And the UDF is Back

If you followed avaition in the 1980s, you probably remember GE’s GE36 Unducted Fan

It was an F-404 derived core powering counter rotating free turbines attached to props.

There is now a Safran And GE are working another version of what was fondly referred to a load of bananas whirling around.

With sustainability front and center on the aerospace industry agenda, plans are firming up on both sides of the Atlantic for a new wave of ambitious large-scale technology demonstrators to pave the way for ultraefficient next-generation commercial airliners.
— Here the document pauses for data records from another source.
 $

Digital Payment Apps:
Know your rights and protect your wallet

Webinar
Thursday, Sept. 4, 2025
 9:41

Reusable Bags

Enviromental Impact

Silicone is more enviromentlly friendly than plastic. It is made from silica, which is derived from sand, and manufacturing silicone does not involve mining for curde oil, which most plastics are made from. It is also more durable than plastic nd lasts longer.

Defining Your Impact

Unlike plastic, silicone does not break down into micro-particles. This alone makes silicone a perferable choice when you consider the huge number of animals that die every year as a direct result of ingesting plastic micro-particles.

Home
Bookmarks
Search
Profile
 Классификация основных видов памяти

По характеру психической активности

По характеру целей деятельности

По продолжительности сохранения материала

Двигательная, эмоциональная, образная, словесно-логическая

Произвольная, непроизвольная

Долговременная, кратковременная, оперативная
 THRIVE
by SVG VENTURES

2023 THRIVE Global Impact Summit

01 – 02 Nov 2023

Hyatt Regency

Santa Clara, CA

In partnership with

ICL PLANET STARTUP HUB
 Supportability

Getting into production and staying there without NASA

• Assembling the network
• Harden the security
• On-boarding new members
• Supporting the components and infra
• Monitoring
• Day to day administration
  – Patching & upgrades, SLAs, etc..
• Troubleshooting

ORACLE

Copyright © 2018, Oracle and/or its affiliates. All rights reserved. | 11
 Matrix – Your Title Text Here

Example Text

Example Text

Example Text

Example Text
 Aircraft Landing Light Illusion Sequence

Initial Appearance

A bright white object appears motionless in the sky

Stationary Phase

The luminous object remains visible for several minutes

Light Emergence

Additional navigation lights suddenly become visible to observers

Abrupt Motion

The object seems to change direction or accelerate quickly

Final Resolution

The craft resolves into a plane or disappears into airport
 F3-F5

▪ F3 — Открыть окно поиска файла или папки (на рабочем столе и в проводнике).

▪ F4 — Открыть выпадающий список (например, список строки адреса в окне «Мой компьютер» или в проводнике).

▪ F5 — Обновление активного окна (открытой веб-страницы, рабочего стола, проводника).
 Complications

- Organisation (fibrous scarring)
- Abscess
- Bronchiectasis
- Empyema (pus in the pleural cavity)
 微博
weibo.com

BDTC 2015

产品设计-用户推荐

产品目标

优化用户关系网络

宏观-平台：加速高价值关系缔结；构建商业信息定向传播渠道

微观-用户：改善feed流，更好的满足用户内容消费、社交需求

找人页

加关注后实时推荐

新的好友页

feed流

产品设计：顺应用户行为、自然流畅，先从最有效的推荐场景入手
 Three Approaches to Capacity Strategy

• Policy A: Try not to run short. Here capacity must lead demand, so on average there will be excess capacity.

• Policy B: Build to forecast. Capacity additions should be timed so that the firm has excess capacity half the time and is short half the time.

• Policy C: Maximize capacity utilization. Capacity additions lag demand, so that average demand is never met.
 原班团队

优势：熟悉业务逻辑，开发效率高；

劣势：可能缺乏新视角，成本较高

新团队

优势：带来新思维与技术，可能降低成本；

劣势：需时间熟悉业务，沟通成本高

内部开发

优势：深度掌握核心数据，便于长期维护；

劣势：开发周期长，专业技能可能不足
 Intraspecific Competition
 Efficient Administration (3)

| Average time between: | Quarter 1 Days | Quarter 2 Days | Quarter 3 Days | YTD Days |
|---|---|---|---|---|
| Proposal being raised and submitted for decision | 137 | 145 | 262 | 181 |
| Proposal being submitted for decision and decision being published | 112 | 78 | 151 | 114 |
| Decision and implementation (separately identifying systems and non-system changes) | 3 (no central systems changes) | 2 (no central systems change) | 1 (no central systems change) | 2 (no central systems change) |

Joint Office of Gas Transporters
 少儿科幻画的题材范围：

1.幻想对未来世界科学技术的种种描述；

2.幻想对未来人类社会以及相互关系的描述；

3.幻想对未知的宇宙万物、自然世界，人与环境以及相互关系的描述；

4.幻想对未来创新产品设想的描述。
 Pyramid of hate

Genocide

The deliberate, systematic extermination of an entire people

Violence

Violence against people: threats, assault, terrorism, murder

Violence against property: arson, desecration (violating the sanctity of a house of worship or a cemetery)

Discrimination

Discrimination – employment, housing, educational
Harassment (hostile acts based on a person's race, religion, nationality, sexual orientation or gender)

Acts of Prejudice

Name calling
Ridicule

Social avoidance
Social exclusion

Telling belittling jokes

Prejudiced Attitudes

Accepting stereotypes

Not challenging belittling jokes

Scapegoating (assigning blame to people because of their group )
Ranging from advanced propulsion and airframe concepts to new systems, structures and fuels, the main demonstrators will form part of the proposed Clean Aviation initiative in Europe and the next round of NASA X-plane projects in the U.S. Clean Aviation, which is expected to succeed Europe’s long-running Clean Sky program, supports the European Union’s broader Horizon Europe research and innovation framework effort for 2021-27 and will feed technology into new civil aviation projects later this decade and into the 2030s.

………

Open rotors, also known as unducted fans or propfans, were initially developed in the U.S. in the 1970s and 1980s amid concerns over rising fuel costs. Although two concepts—GE’s GE36 and the Pratt & Whitney/Allison 578 DX—were flight-tested, both were shelved by the early 1990s after oil prices fell. Although development of propfans continued in Russia, it was not until greenhouse gas emissions became a legislative factor in the 2000s that Western interest in the concept was revived.

In the U.S. NASA, GE and the FAA collaborated between 2009 and 2012 on wind tunnel tests of an open rotor with blades developed using modern computer-based design methods. The tests showed up to a 3% improvement in net efficiency relative to the best 1980s design, while nominally achieving a 15-17-EPNdB noise margin to Chapter 4 limits.

Around the same time, two open-rotor concepts were evaluated in Europe under the SAGE effort, with a Rolls-Royce-led team evaluating a direct-drive propulsor system while a Safran-led group developed the geared pusher CROR. The Rolls project was later rescoped to focus on lean-burn combustion, while Safran developed a CROR ground demonstrator using its M88 military engine as a gas generator.

So the direct drive free turbine is not a part of the equation this time around, which is kind of a pity.

 I liked the elegance of that arrangement.